═════ 掲載本文 ═════
以来、歌舞伎町のホストクラブの初回に、たまに足を運ぶようになり、やがて担当もできた。
薬剤師を目指す新人ホストとの出会い
「最初の担当は、大学生の新人の子だったんですけども、宣材写真を見るとめちゃくちゃ顔が綺麗なんですよ。マスクしててわからなかったけど。たぶんわたしが見たホストでいちばん綺麗だったんじゃないかな。でも、担当にした理由は、顔に惹かれたんじゃなくって、薬学部で薬剤師を目指してるっていうことで、生物学の話とかをしてくれるのがいいなっていうのと、わたしも身内に薬剤師がいるからそこも親近感があって。薬剤師さんって患者さんに親身になることが必要じゃないですか。そういうところを育てたいっていうお母さんみたいな気持ちもあって(笑い)。
でも、いざ担当にしたら全然ダメだったんです。だって、彼はわたしよりホスクラ用語や、ホストクラブのグループ編成を知らないんですよ。集客のためにSNSやったほうがいいよってアドバイスしたんだけど、実家暮らしだから、親にバレたらやばいとかって、なかなか始めようとしないし。ようやくSNSをやりはじめたっていうので、Twitterのアカウントを教えてもらったら、名前が違うんです。
自分の顔写真も載せてるし、どこの店かわかる写真も載せてるのに、店の名前も、源氏名も載せてない。『この人、何がやりたいんだろう』って思って尋ねたら『友達も見るから』って。友達用と仕事用のアカウントは普通、分けますよね。なんだこいつって思っちゃって。
═════ データセット記録 ═════
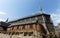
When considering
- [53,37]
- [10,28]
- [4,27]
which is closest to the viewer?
[53,37]

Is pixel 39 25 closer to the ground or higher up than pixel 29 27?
higher up

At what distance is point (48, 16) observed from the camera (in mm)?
35031

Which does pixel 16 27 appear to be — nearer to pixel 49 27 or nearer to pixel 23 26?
pixel 23 26

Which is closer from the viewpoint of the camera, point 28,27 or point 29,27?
point 29,27

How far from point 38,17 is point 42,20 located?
6.69ft

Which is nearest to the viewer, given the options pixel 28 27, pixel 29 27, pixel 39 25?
pixel 39 25

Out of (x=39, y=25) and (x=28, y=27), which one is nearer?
(x=39, y=25)

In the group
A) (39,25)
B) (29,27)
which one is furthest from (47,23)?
(29,27)

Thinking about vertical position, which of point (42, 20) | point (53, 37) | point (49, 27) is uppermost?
point (42, 20)

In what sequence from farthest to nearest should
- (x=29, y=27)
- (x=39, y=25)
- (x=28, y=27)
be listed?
(x=28, y=27) → (x=29, y=27) → (x=39, y=25)

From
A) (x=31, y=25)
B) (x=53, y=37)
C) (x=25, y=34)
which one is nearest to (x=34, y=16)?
(x=31, y=25)

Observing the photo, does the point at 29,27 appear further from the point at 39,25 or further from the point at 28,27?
the point at 39,25

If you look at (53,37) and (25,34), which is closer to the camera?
(53,37)

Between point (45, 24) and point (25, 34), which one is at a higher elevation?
point (45, 24)
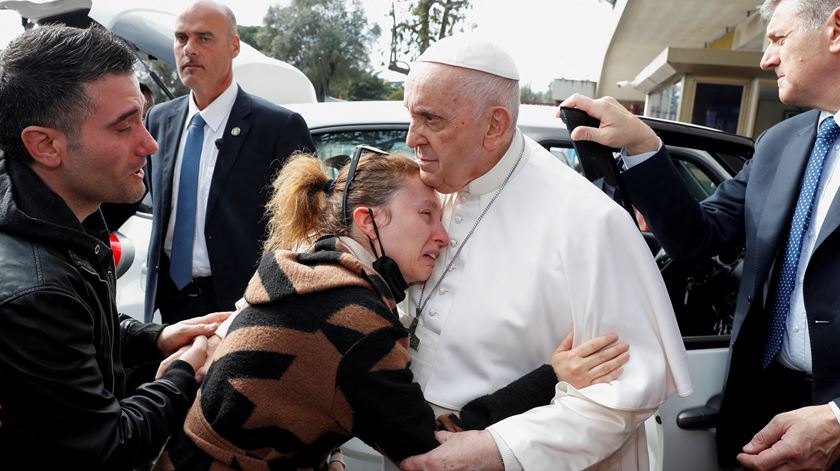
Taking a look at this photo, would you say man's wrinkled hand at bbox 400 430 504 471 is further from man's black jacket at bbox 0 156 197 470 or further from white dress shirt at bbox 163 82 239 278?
white dress shirt at bbox 163 82 239 278

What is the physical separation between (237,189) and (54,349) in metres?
1.81

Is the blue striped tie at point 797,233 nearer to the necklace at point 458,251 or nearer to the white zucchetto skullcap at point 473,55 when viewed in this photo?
the necklace at point 458,251

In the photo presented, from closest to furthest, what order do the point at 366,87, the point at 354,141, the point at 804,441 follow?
the point at 804,441, the point at 354,141, the point at 366,87

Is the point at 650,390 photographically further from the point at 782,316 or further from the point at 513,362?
the point at 782,316

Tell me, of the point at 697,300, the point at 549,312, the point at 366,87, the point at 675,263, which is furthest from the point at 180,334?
the point at 366,87

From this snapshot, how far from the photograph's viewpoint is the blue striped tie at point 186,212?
10.3 feet

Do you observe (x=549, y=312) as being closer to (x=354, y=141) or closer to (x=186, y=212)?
(x=354, y=141)

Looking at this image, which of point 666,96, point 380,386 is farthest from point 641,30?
point 380,386

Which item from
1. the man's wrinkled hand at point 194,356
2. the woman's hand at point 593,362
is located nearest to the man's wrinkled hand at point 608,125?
the woman's hand at point 593,362

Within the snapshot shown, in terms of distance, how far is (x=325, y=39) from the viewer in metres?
33.7

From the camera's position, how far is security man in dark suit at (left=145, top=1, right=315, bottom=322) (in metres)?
3.13

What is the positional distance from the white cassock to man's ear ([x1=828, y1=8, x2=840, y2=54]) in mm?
792

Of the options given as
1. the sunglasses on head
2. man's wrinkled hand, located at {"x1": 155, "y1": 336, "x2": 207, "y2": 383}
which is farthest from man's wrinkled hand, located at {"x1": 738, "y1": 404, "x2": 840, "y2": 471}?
man's wrinkled hand, located at {"x1": 155, "y1": 336, "x2": 207, "y2": 383}

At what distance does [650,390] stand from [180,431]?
46.8 inches
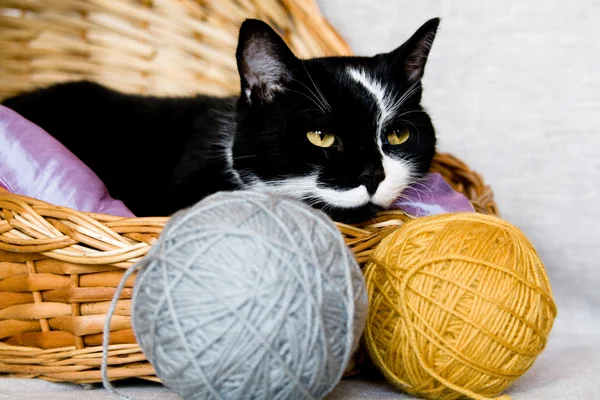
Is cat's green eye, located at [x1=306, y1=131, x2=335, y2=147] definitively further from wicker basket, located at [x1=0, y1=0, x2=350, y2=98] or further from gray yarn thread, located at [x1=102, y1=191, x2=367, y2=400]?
wicker basket, located at [x1=0, y1=0, x2=350, y2=98]

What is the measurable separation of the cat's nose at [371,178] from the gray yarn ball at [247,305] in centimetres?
22

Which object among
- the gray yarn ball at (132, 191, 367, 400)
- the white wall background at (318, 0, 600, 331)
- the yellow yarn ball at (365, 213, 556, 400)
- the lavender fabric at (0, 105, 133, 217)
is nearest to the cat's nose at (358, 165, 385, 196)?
the yellow yarn ball at (365, 213, 556, 400)

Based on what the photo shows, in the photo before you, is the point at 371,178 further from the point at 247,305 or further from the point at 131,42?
the point at 131,42

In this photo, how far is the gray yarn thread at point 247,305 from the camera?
57 cm

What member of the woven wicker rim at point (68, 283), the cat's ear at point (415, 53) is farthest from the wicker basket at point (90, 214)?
the cat's ear at point (415, 53)

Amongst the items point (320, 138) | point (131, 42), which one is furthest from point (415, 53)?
point (131, 42)

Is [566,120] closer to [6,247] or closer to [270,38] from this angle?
[270,38]

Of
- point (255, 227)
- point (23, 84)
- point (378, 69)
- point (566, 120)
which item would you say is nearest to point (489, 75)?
point (566, 120)

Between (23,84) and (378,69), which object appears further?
(23,84)

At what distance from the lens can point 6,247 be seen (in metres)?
0.79

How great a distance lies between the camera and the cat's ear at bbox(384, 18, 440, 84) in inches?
37.4

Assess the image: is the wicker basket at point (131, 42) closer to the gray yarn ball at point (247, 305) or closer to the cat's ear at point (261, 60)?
the cat's ear at point (261, 60)

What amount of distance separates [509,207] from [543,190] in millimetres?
82

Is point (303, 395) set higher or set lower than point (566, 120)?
lower
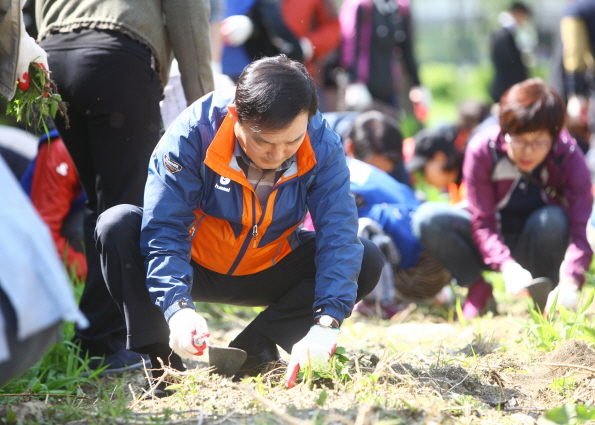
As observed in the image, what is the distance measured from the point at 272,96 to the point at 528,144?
177 cm

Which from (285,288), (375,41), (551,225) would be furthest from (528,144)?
(375,41)

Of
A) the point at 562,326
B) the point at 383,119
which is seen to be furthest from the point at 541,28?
the point at 562,326

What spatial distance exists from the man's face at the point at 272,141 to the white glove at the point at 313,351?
574 millimetres

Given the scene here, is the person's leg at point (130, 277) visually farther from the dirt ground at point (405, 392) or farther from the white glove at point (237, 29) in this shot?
the white glove at point (237, 29)

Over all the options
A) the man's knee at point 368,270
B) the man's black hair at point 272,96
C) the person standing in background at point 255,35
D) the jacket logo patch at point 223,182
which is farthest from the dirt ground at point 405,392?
the person standing in background at point 255,35

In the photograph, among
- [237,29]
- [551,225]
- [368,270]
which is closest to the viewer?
[368,270]

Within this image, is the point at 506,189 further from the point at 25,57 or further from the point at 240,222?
the point at 25,57

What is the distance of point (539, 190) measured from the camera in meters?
3.80

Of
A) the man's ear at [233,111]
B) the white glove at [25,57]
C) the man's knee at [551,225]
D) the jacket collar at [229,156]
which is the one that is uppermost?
the white glove at [25,57]

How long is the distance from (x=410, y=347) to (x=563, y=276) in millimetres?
893

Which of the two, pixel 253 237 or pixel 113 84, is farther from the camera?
pixel 113 84

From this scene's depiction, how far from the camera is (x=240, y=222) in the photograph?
8.13 ft

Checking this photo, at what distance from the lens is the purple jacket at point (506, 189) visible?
11.8 feet

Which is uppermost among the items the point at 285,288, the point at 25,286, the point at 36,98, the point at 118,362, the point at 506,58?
═════
資料の探究
- 1) ホストクラブについての本文で、語り手が最初の担当を選んだ理由として挙げている点をすべて列挙してください。
- 2) ホストクラブについての本文の続きを、最後の文の後から書き継いでください。

回答
- 1)
- 薬学部で薬剤師を目指しており、生物学の話などをしてくれること
- 語り手の身内にも薬剤師がいて、親近感があること
- 患者さんに親身になれる薬剤師に育てたいという、お母さんのような気持ちがあること

- 2)
『じゃあ、なんでホストになろうと思ったの?』って聞いたんですよ。そこで嘘でも『将来、薬剤師として自分の店を経営したくて、そのお金の足しになれば』とかいう答えが返ってきたら、応援しようかなってなれたかもしれないけど、『将来、薬剤師になったときのコミュニケーション力をつけたいから』だって。なら、ドラッグストアとかで働いたほうが、勉強になるだろって思って。
もうやりとりするのもダルくなって『呆れた』って言ったら、『僕のことをまったく理解してないから、もう店に来なくていい』って言われて。それで一気に冷めちゃいました。わたし、ホストに色恋とか顔とかも興味がなくて。ヤる相手ならほかに探せばいいし。ただ、話してみたいなって思う人と話したいんです。時事問題とかの話もできるような人がいいなと」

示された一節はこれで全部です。